Michael Higley and Dr. Peter Bates, Mathematics
Laplace’s equation is a differential equations that describes many physical properties in steady state systems. It can be used to describe heat distributions, displacements in elastic media, or electrostatic fields. My interest is in solving an electrostatics problem where the domain—the area in which the equation has physical meaning—is irregular enough that the only way to solve the problem is to use some sort of numerical approximation.
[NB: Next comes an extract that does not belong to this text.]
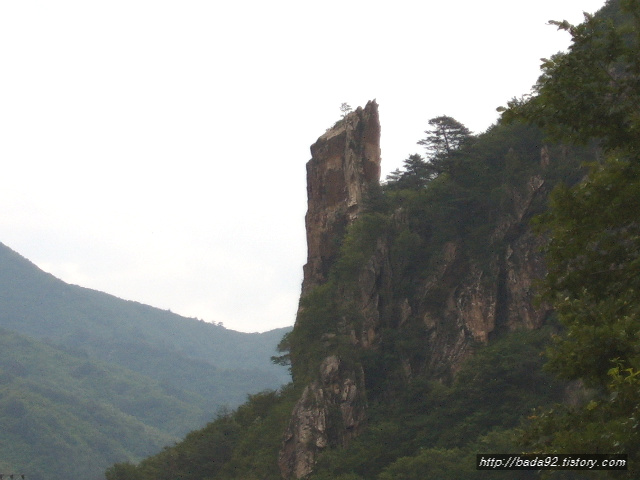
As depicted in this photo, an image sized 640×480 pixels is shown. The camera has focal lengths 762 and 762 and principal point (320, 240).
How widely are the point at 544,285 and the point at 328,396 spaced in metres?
31.9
To do this the domain is divided into pieces, and a solution is sought to a much simpler equation that mimics Laplace’s equation on each small piece. Using more pieces provides a clearer picture of the solution in the same way that having more pixels per square inch on a computer monitor can provide a sharper image.
Unfortunately, dividing the domain into more pieces creates a very large amount of data that needs to be stored and manipulated. If the domain is split into N pieces in each direction, that makes a total of N3 pieces. Because each piece is represented in an equation that contains variables representing each piece of the domain, this gives N6 pieces of information that must be stored and manipulated. For example, if the domain were split into 100 pieces in each direction, there would be a total of 1,000,000,000,000 pieces of information to keep track of and manipulate. For a computer to store that many decimal numbers would require at least four thousand gigabytes of memory.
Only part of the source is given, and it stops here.